— Tâches à accomplir —
a. Répondez aux questions suivantes d'après le segment de texte :
(i) Quel officier commandait la colonne mobile envoyée vers Qéné par le général Friant ?
(ii) En quel lieu la cavalerie de Davoust rencontra-t-elle Osman-Bey-Hassan le 24 ?
(iii) Combien d'hommes le général Friant tua-t-il aux Arabes à Samatha ?
b. Mettez à jour tout le passage du segment de texte, depuis « Le même jour, le » jusqu'à « tua 200 hommes. », en substituant « débandade » à « déroute ».

··· Segment de texte

Deux beys n'avaient point suivi Mourad dans sa retraite au-delà des cataractes. Osman-Bey-Hassan était passé sur la rive droite du Nil, avec environ 25o Mamlouks, et y vivait dans les villages de sa domination. Elfy-Bey y était aussi passé la nuit après la bataille de Samhoud, et était descendu à la hauteur de Syout. Informé que les débris des Arabes d'Yambo se ralliaient dans les environs de Qéné, petite ville fort importante par le grand commerce qu'elle fait avec les habitants des rives de la Mer-Rouge, le général Friant y avait, dès le 18, envoyé une colonne mobile, commandée par le chef de brigade Conroux.

Instruit que le schérif Hassan, chef des Arabes d'Yambo, se tenait caché dans les déserts où il attendait l'arrivée d'un second convoi, Desaix envoya le général Friant vers Qéné, avec l'ordre de lever des contributions en argent et en chevaux jusqu'à Girgeh.

Osman-Bey-Hassan qui, en apprenant le retour du général Desaix de Syène, s'était enfoncé dans le désert, se rapprocha des bords du Nil. Desaix chargea Davoust de marcher avec la cavalerie contre ce bey, qui s'avança de son côté pour combattre. Ils se rencontrèrent, le 24, à Louqsor, l'un des villages situés sur l'emplacement de Thèbes ; le choc fut terrible. La mêlée devint générale ; on combattit corps à corps ; après 3 heures d'un engagement très-meurtrier, pendant lequel les Mamlouks sauvèrent un convoi de vivres considérable, ils abandonnèrent le champ de bataille, y. laissant beaucoup des leurs et plusieurs kachefs ; Osman-Bey-Hassan eut son cheval tué et fut blessé. Le chef d'escadron Fontelle eut le crâne fendu d'un coup de sabre. Cette affaire ne fut pas heureuse pour la cavalerie française ; seule, engagée avec ces guerriers si redoutables à cheval, elle eut 25 tués et 40 blessés.

Le même jour, le chef de brigade Conroux fut attaqué à Qéné par 800 Arabes d'Yambo qui avaient entraîné avec eux beaucoup de fellah. Il les repoussa et fut blessé. Ils revinrent à l'attaque, le chef de bataillon Dorsenne les chargea, ils furent mis dans une déroute complète, et perdirent 300 hommes.

Malgré toute la diligence qu'il avait faite, le général Friant n'arriva à Qéné, avec le 7e de hussards, que quelques heures après le combat. Instruit que les Arabes, après cet échec, s'étaient retirés à Samatha, il alla les attaquer et leur tua 200 hommes.

Bonaparte apprit par la renommée que Desaix avait battu les Mamlouks, mais il n'en avait point de nouvelles directes ; il était très-impatient d'en recevoir.

······
··· Section des données

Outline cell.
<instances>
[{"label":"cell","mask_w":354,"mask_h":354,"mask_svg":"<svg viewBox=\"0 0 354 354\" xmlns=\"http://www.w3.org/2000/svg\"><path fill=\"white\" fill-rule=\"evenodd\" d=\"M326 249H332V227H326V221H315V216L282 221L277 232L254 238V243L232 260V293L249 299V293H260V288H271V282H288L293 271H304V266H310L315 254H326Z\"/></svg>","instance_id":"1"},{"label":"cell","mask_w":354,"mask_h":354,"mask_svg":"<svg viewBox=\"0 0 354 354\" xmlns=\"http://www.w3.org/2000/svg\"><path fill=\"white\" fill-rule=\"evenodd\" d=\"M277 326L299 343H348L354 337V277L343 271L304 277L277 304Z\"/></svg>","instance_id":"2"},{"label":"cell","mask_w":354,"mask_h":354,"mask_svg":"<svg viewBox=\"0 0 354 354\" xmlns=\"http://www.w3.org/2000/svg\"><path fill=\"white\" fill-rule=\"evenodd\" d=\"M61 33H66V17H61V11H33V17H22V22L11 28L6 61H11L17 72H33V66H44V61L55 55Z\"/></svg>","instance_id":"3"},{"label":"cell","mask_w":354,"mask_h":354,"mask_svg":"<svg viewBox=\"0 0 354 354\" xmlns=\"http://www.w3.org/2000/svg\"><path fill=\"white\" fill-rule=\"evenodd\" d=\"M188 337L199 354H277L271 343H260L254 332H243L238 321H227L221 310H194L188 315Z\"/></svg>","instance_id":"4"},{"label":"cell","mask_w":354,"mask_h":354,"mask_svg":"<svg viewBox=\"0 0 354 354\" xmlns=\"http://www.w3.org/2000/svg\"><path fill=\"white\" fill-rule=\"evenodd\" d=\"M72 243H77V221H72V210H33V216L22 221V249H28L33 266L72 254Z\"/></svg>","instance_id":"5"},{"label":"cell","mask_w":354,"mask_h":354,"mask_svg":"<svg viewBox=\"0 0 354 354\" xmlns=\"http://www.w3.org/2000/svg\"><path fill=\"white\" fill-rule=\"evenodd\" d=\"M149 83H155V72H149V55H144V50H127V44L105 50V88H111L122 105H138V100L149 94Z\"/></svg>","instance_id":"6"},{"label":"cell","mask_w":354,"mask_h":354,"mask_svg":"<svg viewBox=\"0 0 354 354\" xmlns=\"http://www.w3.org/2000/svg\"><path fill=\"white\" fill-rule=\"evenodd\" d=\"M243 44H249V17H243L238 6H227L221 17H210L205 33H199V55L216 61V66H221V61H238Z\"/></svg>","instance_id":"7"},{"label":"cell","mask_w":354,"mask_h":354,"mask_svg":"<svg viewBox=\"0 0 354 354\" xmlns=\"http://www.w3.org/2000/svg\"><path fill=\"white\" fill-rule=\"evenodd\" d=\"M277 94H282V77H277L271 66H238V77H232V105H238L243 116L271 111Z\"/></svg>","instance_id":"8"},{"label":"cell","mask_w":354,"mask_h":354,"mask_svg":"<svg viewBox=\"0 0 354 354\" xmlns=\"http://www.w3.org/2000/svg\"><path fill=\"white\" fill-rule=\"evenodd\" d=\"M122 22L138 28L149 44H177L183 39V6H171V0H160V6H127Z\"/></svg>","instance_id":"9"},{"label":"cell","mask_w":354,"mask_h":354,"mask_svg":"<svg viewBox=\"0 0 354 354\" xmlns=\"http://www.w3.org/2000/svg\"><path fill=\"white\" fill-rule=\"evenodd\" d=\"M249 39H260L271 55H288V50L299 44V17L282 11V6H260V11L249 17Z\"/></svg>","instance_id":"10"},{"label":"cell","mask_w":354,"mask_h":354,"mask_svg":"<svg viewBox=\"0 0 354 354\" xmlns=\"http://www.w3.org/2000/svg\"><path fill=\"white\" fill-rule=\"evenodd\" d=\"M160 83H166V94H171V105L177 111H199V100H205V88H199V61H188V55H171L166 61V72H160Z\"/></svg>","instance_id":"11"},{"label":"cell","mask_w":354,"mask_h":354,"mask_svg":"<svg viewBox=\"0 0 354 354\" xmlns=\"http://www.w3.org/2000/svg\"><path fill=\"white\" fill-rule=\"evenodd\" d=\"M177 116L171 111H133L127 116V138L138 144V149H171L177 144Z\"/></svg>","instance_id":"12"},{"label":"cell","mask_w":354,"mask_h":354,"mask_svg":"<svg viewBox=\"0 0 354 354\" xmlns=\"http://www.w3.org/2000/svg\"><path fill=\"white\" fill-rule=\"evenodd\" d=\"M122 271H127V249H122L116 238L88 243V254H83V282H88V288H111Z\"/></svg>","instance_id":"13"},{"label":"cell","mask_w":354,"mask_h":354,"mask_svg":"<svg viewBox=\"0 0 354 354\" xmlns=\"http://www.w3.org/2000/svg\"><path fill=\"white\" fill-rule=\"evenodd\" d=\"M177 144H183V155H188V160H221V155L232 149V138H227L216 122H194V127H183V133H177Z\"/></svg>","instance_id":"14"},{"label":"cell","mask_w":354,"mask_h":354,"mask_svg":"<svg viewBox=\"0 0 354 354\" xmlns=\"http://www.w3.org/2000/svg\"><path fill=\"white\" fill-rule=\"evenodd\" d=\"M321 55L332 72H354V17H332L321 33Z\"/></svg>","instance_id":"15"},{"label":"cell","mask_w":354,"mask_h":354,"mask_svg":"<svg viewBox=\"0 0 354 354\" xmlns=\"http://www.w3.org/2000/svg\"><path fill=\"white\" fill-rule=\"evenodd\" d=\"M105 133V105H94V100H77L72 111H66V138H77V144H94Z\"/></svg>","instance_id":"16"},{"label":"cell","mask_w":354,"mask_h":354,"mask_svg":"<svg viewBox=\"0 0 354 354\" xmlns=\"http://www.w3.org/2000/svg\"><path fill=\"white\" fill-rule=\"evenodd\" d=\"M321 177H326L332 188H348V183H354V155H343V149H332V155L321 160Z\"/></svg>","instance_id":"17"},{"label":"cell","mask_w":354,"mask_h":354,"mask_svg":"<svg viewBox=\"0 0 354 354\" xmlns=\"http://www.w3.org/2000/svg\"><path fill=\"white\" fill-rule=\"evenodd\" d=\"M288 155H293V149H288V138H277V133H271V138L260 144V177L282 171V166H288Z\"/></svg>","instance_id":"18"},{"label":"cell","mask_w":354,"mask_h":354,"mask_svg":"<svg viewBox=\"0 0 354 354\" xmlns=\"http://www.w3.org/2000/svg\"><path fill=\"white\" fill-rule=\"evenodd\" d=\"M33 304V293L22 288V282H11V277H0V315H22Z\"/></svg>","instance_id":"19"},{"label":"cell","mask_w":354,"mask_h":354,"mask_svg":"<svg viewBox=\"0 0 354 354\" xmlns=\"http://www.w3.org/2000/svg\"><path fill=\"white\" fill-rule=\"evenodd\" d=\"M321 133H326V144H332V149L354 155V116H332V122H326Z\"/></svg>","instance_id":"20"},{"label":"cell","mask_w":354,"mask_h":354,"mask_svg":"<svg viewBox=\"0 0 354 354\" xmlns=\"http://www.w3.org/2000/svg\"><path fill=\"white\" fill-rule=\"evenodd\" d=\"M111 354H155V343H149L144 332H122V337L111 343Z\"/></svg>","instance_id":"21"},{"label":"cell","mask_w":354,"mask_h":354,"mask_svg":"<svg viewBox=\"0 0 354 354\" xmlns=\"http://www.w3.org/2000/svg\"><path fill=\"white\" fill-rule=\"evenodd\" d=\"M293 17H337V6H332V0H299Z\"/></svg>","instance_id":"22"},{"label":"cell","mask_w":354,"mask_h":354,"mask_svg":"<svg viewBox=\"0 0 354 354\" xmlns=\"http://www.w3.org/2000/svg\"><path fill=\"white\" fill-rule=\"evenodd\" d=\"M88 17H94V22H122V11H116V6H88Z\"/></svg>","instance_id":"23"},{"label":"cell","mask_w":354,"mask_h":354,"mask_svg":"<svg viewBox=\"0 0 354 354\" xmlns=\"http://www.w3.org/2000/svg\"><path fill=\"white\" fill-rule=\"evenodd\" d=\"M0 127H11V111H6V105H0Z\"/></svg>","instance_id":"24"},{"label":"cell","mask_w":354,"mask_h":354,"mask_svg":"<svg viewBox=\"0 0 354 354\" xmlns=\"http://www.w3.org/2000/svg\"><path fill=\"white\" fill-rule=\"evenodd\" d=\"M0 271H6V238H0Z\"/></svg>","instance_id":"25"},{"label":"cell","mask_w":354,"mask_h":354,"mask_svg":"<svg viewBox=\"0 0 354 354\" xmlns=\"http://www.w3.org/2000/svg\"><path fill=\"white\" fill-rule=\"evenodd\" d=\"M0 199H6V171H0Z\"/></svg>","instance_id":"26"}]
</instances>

······

— Résultats des tâches —
a.
(i) Le chef de brigade Conroux.
(ii) À Louqsor.
(iii) 200 hommes.

b.
Le même jour, le chef de brigade Conroux fut attaqué à Qéné par 800 Arabes d'Yambo qui avaient entraîné avec eux beaucoup de fellah. Il les repoussa et fut blessé. Ils revinrent à l'attaque, le chef de bataillon Dorsenne les chargea, ils furent mis dans une débandade complète, et perdirent 300 hommes.

Malgré toute la diligence qu'il avait faite, le général Friant n'arriva à Qéné, avec le 7e de hussards, que quelques heures après le combat. Instruit que les Arabes, après cet échec, s'étaient retirés à Samatha, il alla les attaquer et leur tua 200 hommes.